# Ducky malfunction in Wall Slammer



## MountainMedic (Apr 24, 2010)

GAAHHH! wtf? never heard of this, and hope never to again as we just bought one ourselves. did you have the ring on the zipper?


----------



## Spade Hackle (Jun 18, 2007)

I"m guessing the zipper un-zipped, the zipper didn't break?...If the zipper is still intact then an o ring through the two zipper pulls should keep the zippers from un zipping, glad you are OK, zippiddeeee do dah.

SH


----------



## raymod2 (Jul 22, 2010)

The two zipper cars were properly secured to each other with the keychain-style ring.
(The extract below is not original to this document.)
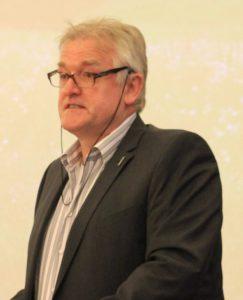 Norbert Hellmann, HKR Landschaftsarchitekten, Reichshof, und Fachsprecher Landschafts- planung im Bund Deutscher Land- schaftsarchitekten NRW.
If you look closely at the video the zipper started coming apart from behind me and stopped unzipping when it reached the zipper cars which were near my feet.


----------



## bigben (Oct 3, 2010)

wow that's crazy man. you should try not inflating it super full. it sucks having a squishy boat, but they say that you should be able to push into the tubes on a tomcat like a half inch, instead of having it rock hard. that's nuts it unzipped like that tho. i've had a tomcat for a few years and never heard of that happening. did it zip back up ok??


----------



## bookmillone (Jul 31, 2007)

Wow, amazing will power. I didn't hear one swear word in entire video


----------



## fiya79 (Feb 9, 2010)

I have 6 tomcats in my rental fleet 3 tandem and 3 solo and have not had any zipper trouble. 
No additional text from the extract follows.